Он и тут был прав. Архистратиг оказался неважным стратегом. В то время, как армия Черного Рыцаря расквартировалась в деревнях и на прилегающих к ним полях, Небесное Воинство сидело в болоте, всё более теряя боевой дух. Такое вот кесарю кесарево.
* * *
Следующий визит Хвостова-Стахова оказался неудачным: к несчастью для себя, он наткнулся на Серегу. Тот успел где-то пропустить стаканчик и встретил Павла Матвеевича радостным:
– Павлуша! Ты, … (непечатное слово), чё приперся? Думаешь, тебе тут нальют? Да ни в жисть. У нас типа сухой закон.
– Э-э-э… Э-э-э… – протянул оторопевший Павел Матвеевич; подумал и добавил: – Э-э-э… Э-э-э…
Еще подумал и заявил:
– Прекрасное чувство юмора у молодого человека. Именно юмора.
– И сатиры, – встрял Славка.
– Замечательная у нас молодежь! – всё более вдохновлялся Хвостов. – Подчеркиваю, молодежь. Боевая, остроумная. В молодости я был таким же.

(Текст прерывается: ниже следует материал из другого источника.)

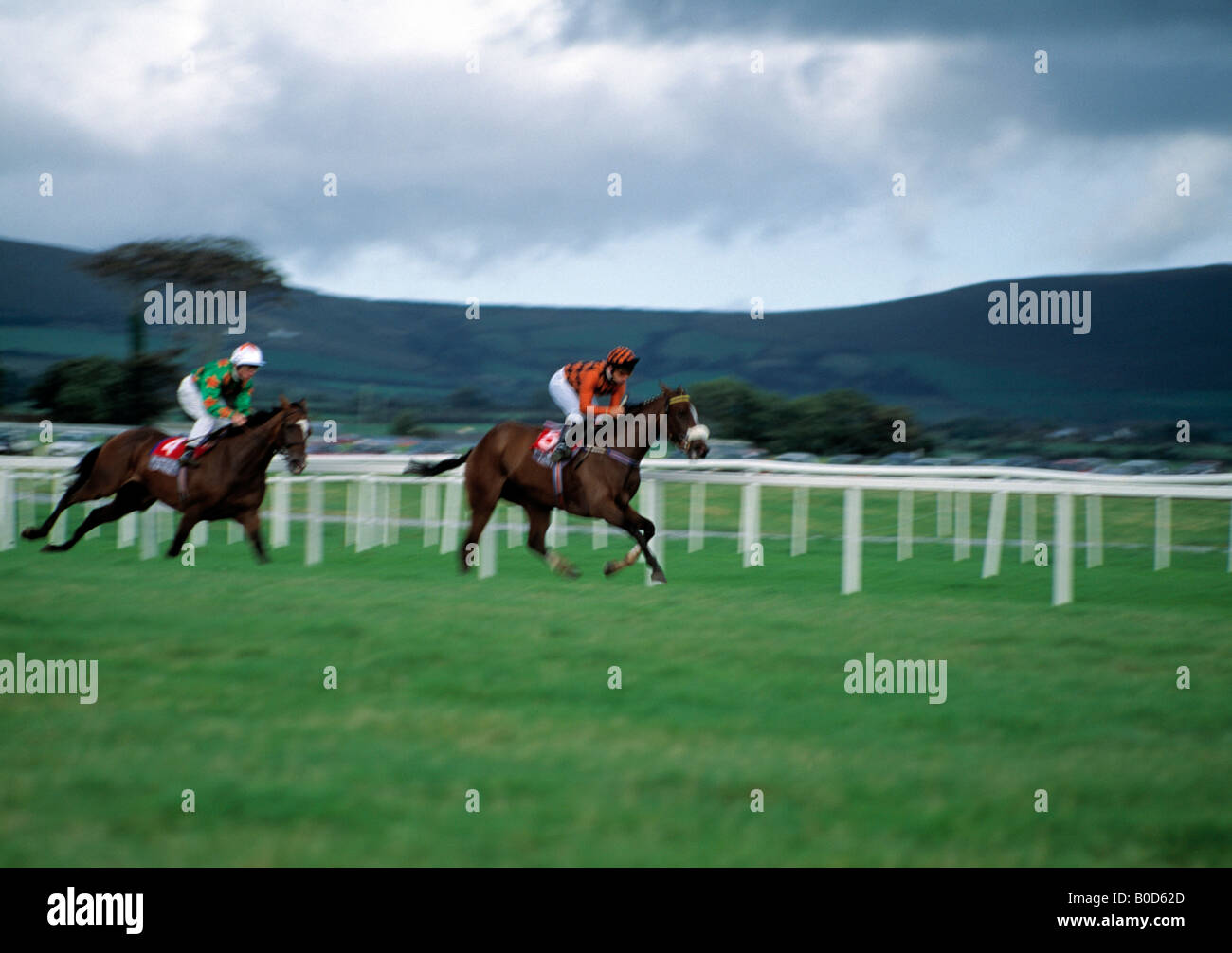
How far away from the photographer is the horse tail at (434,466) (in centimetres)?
964

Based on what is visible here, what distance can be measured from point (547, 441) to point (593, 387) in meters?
0.46

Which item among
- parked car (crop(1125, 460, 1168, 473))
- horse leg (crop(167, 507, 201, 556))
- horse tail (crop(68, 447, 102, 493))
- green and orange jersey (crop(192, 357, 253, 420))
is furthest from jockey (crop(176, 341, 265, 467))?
parked car (crop(1125, 460, 1168, 473))

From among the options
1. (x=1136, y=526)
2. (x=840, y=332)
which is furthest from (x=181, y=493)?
(x=840, y=332)

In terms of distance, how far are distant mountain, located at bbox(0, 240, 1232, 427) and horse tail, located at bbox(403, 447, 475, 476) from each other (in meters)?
40.0

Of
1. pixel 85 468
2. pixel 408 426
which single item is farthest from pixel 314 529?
pixel 408 426

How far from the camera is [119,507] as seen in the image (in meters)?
9.48

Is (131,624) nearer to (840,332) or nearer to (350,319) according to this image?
(840,332)

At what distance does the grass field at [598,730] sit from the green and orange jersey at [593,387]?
1.59 m

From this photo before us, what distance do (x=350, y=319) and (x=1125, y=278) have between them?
125 feet

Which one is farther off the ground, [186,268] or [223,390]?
[186,268]

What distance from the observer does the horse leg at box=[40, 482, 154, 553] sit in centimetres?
935

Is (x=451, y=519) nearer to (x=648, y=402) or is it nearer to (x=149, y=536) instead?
(x=149, y=536)
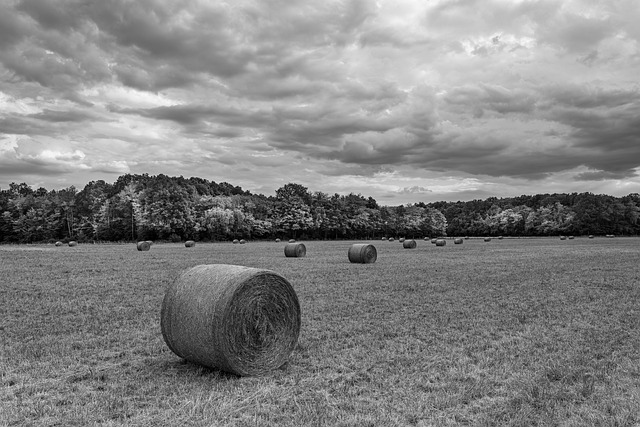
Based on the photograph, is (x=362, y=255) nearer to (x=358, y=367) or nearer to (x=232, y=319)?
(x=358, y=367)

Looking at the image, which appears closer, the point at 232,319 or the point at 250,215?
the point at 232,319

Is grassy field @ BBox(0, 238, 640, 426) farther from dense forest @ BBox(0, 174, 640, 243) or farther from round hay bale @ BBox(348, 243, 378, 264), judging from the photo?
dense forest @ BBox(0, 174, 640, 243)

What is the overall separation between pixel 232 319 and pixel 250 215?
87.9 metres

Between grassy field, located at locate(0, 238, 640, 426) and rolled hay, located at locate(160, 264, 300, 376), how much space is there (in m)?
0.34

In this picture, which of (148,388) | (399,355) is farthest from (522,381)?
(148,388)

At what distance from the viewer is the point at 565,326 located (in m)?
11.5

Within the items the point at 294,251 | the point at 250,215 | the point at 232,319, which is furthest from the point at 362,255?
the point at 250,215

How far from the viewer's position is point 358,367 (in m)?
8.10

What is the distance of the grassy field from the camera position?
20.2 ft

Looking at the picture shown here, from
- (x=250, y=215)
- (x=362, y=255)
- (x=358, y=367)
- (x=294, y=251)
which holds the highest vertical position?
(x=250, y=215)

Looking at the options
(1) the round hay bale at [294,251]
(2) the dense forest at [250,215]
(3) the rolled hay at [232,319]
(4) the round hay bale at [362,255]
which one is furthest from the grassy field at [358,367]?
(2) the dense forest at [250,215]

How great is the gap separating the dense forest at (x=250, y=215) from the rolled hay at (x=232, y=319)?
75.6 meters

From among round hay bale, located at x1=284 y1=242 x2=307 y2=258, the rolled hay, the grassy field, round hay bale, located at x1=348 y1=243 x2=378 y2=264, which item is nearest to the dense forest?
round hay bale, located at x1=284 y1=242 x2=307 y2=258

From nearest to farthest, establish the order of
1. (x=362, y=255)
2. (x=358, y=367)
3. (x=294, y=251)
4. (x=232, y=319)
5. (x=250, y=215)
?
(x=232, y=319) → (x=358, y=367) → (x=362, y=255) → (x=294, y=251) → (x=250, y=215)
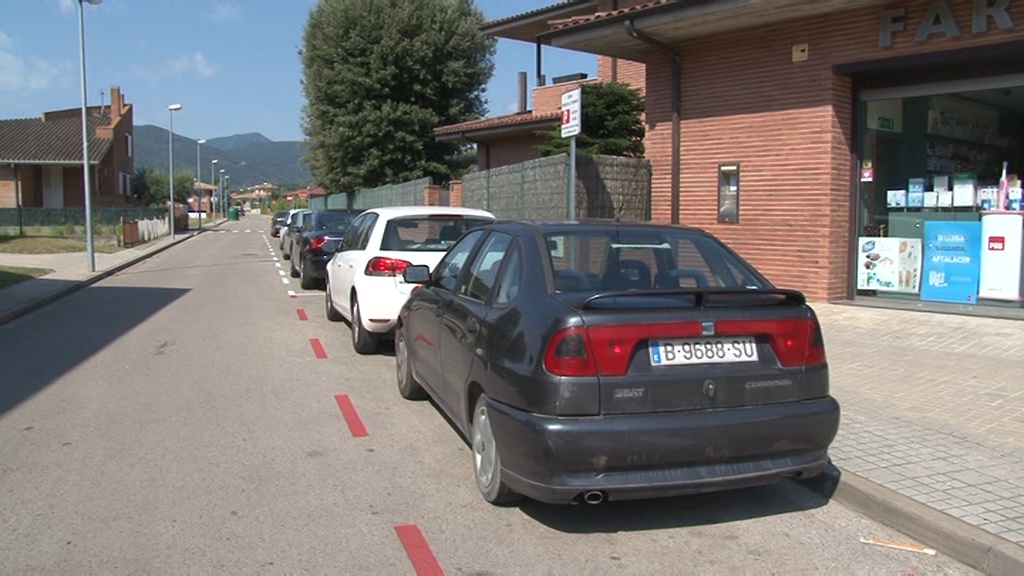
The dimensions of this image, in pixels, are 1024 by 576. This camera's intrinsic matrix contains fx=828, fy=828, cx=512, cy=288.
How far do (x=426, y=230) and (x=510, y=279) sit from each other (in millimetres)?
4672

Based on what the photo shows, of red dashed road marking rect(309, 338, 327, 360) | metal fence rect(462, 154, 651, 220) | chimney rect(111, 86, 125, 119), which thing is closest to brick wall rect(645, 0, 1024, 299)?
metal fence rect(462, 154, 651, 220)

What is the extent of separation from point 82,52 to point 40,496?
19063 millimetres

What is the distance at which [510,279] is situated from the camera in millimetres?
4883

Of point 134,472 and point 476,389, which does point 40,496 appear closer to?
point 134,472

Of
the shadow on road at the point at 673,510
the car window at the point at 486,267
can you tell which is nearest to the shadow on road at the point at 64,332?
the car window at the point at 486,267

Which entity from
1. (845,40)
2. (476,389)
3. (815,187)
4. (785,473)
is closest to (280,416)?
(476,389)

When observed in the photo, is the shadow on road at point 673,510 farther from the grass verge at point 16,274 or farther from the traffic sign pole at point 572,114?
the grass verge at point 16,274

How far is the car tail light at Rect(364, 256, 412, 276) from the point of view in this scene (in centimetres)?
895

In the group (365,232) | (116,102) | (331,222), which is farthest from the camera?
(116,102)

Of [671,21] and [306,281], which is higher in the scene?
[671,21]

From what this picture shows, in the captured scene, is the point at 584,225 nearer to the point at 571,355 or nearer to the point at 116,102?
the point at 571,355

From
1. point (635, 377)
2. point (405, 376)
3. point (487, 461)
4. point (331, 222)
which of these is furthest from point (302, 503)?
point (331, 222)

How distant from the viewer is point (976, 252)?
10125 mm

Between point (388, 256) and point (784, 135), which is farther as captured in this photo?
point (784, 135)
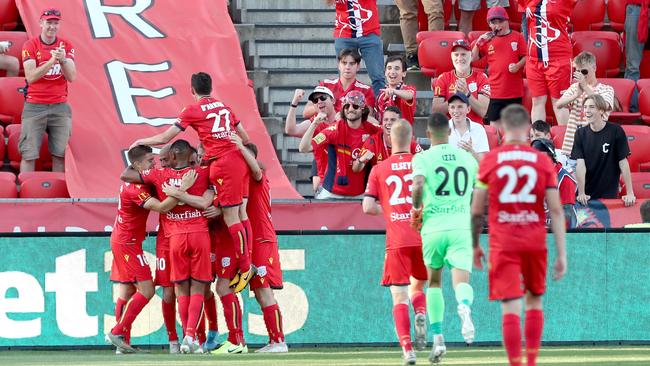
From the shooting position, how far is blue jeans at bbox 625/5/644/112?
18.4 m

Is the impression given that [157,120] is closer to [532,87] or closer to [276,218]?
[276,218]

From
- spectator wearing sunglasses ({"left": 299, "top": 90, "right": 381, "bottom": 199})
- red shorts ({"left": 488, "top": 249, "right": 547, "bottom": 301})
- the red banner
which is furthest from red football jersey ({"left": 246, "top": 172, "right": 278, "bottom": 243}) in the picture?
red shorts ({"left": 488, "top": 249, "right": 547, "bottom": 301})

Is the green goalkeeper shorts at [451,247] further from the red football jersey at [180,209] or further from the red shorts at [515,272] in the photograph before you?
the red football jersey at [180,209]

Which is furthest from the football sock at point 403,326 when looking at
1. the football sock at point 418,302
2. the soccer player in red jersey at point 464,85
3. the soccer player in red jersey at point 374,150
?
the soccer player in red jersey at point 464,85

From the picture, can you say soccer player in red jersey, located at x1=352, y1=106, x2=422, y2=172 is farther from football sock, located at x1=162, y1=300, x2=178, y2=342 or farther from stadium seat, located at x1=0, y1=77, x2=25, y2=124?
stadium seat, located at x1=0, y1=77, x2=25, y2=124

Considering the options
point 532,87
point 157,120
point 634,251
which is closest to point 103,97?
point 157,120

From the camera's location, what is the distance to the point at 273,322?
12.9 meters

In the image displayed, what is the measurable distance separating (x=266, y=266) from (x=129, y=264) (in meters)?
1.30

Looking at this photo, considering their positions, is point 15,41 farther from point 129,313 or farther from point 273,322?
point 273,322

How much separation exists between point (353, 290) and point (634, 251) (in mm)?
2797

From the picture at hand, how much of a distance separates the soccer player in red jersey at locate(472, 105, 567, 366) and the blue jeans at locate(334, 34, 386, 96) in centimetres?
733

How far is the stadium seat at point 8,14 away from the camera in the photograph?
18.0m

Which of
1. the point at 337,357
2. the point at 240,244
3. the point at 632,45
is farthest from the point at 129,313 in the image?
the point at 632,45

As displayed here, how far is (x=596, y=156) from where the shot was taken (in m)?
15.2
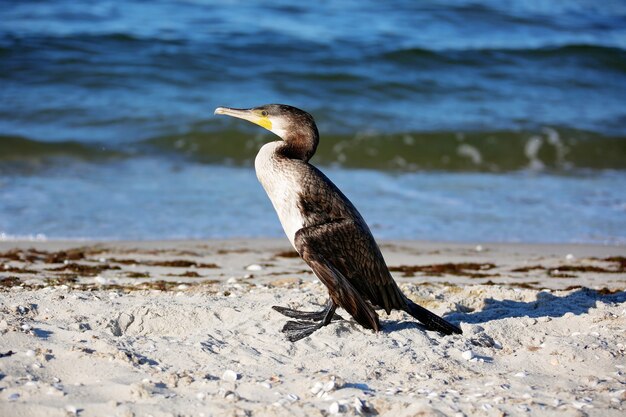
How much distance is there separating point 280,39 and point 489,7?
8.48 m

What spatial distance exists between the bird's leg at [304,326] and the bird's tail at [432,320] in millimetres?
506

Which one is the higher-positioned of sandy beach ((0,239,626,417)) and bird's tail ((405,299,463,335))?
bird's tail ((405,299,463,335))

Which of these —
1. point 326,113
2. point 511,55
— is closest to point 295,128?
point 326,113

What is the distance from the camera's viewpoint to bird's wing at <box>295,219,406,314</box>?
5.39 meters

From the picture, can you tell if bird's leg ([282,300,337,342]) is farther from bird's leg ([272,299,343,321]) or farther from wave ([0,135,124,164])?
wave ([0,135,124,164])

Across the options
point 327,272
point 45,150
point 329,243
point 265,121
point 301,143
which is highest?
point 265,121

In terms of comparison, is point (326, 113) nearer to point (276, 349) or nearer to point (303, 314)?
point (303, 314)

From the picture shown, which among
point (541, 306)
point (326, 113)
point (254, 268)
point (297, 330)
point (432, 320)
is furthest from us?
point (326, 113)

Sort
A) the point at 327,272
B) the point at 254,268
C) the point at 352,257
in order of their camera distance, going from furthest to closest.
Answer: the point at 254,268, the point at 352,257, the point at 327,272

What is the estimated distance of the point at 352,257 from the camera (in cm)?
552

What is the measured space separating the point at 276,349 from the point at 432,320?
1.08 metres

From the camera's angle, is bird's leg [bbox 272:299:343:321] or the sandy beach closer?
the sandy beach

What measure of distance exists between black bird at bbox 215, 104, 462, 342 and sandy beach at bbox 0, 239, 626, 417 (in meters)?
0.15

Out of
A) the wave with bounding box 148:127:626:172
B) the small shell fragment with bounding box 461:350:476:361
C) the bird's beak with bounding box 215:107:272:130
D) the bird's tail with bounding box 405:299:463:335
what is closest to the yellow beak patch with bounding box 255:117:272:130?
the bird's beak with bounding box 215:107:272:130
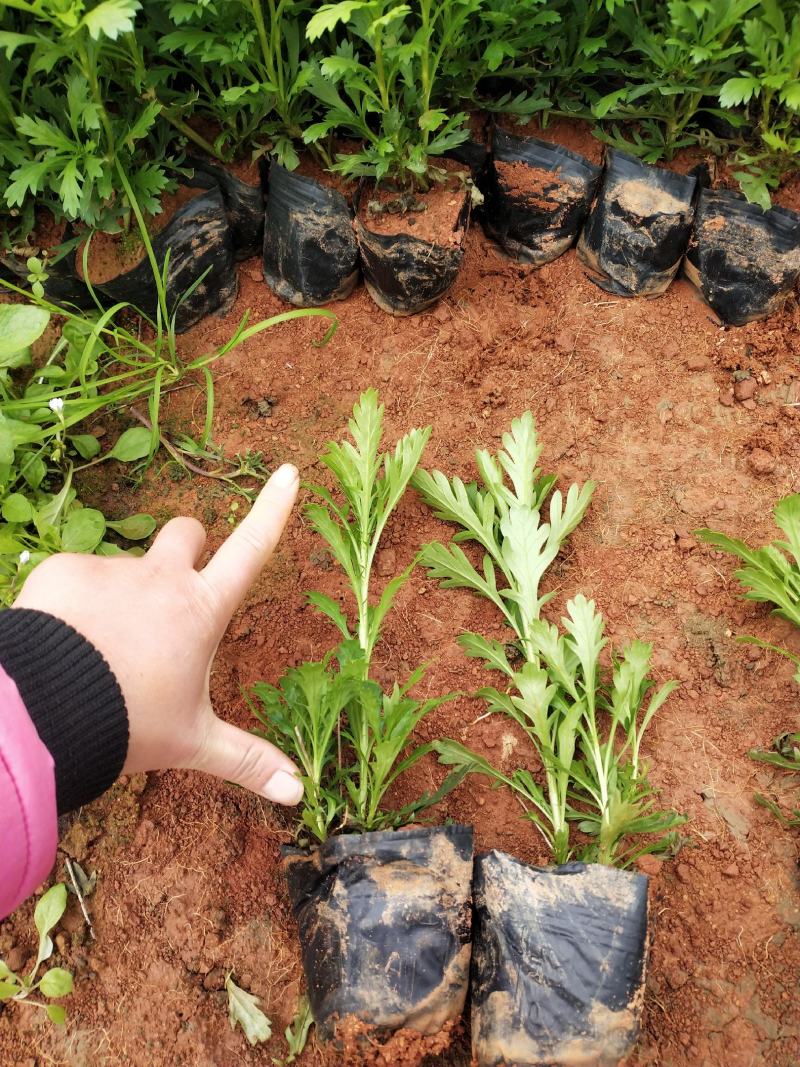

– Пал Матвеич, Вы были молодым? Неужели? – изумился Слава.
Хвостов тут же заглотил приманку и пустился в воспоминания:
– Я, юноша, начинал с нуля. Именно с нуля. Младший из трех братьев, мать-одиночка, комната в бараке. Именно в бараке.
– Ужас! – поддакнул Слава.
– Казалось, никаких перспектив. Но всё же я добился должности рядового… э-э-э… комсомольского работника. Вы спросите, как? Очень просто. Надо проводить верную политику. А главное, молодой человек, никогда не выглядеть самым… э-э-э…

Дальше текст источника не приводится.